DATA SECTION —

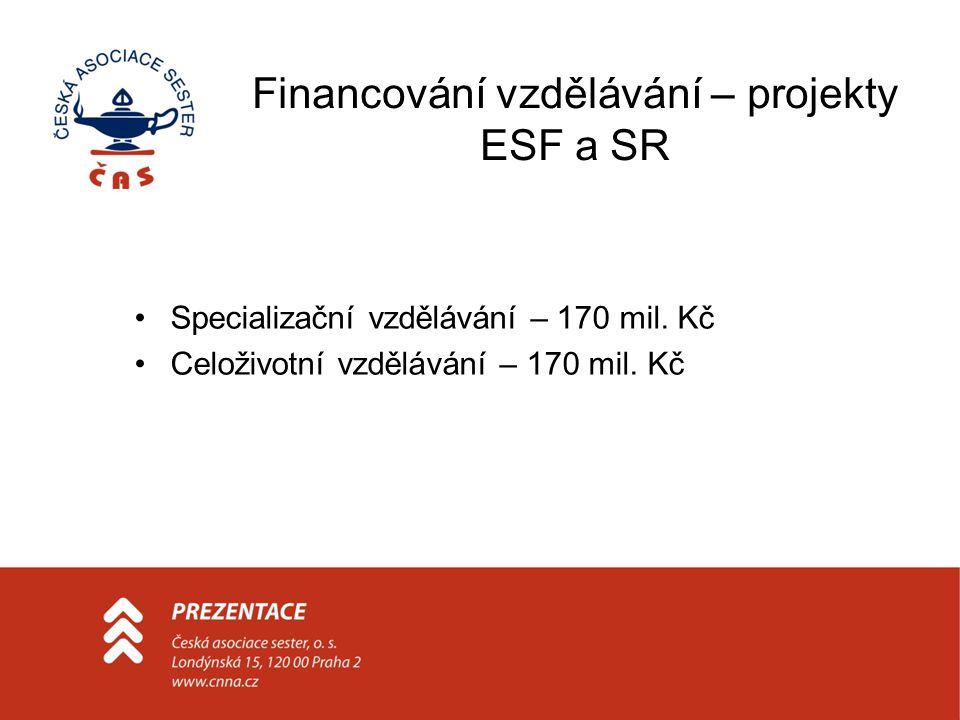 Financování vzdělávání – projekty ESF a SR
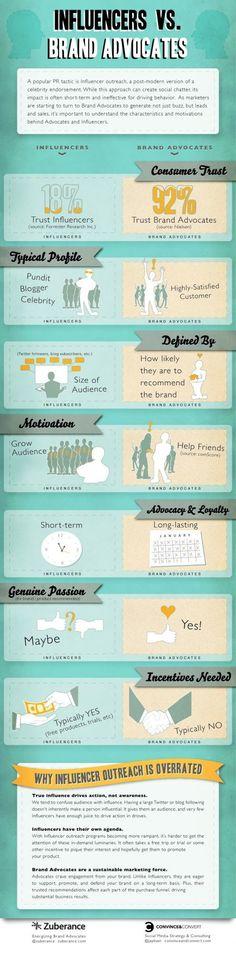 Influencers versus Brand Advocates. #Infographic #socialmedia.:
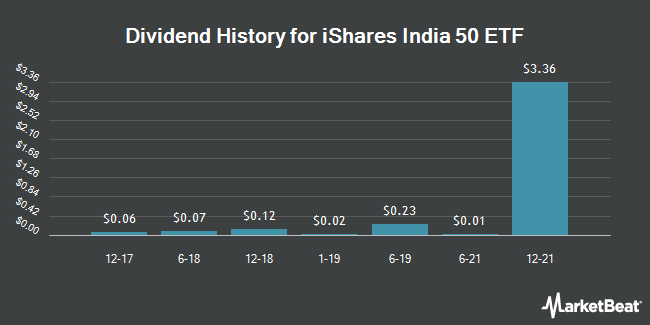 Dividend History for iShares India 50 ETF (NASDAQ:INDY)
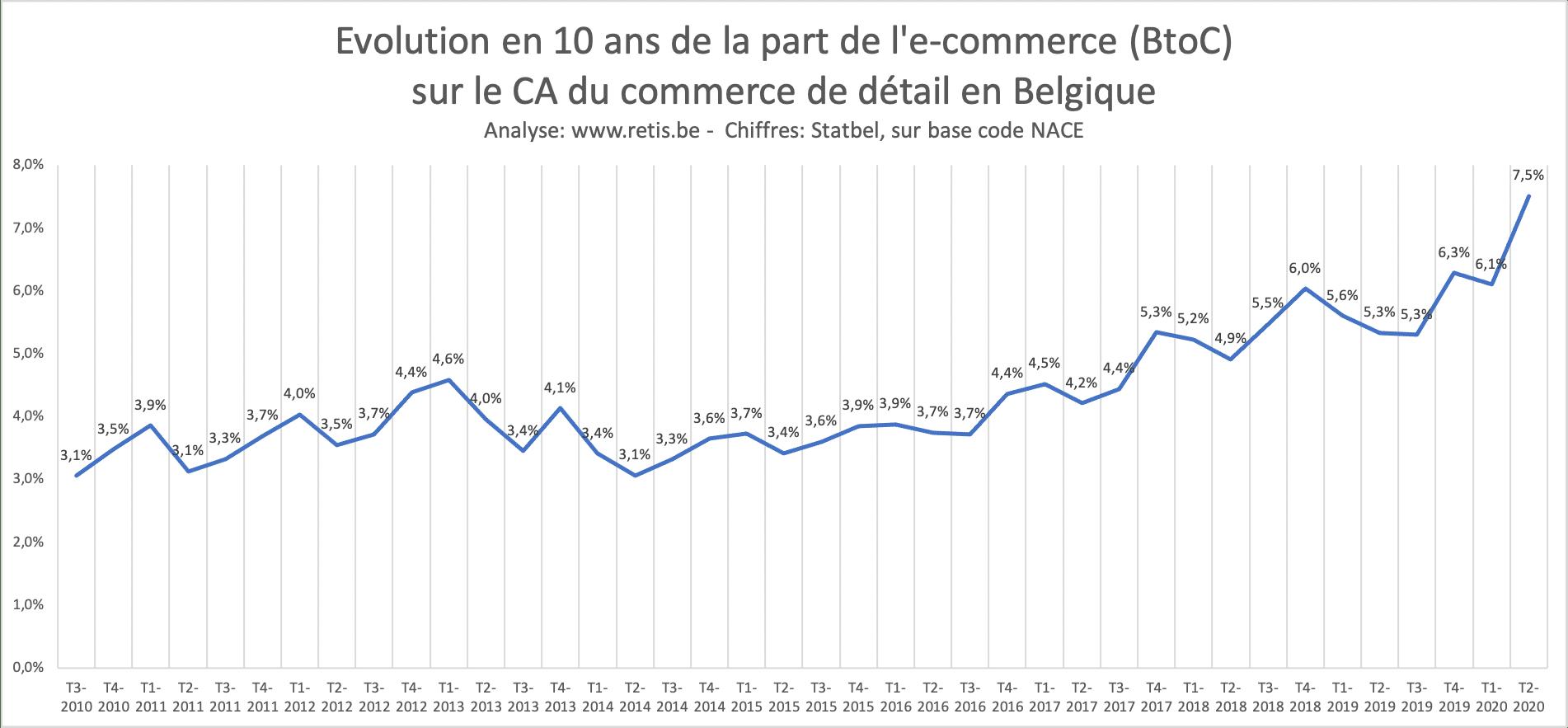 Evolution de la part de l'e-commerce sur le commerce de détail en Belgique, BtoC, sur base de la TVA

WORK INSTRUCTION — Print the material above once more, exactly, minus the pictures.

ANSWER TO THIS EXERCISE —
 Financování vzdělávání – projekty ESF a SR
 Influencers versus Brand Advocates. #Infographic #socialmedia.:
 Dividend History for iShares India 50 ETF (NASDAQ:INDY)
 Evolution de la part de l'e-commerce sur le commerce de détail en Belgique, BtoC, sur base de la TVA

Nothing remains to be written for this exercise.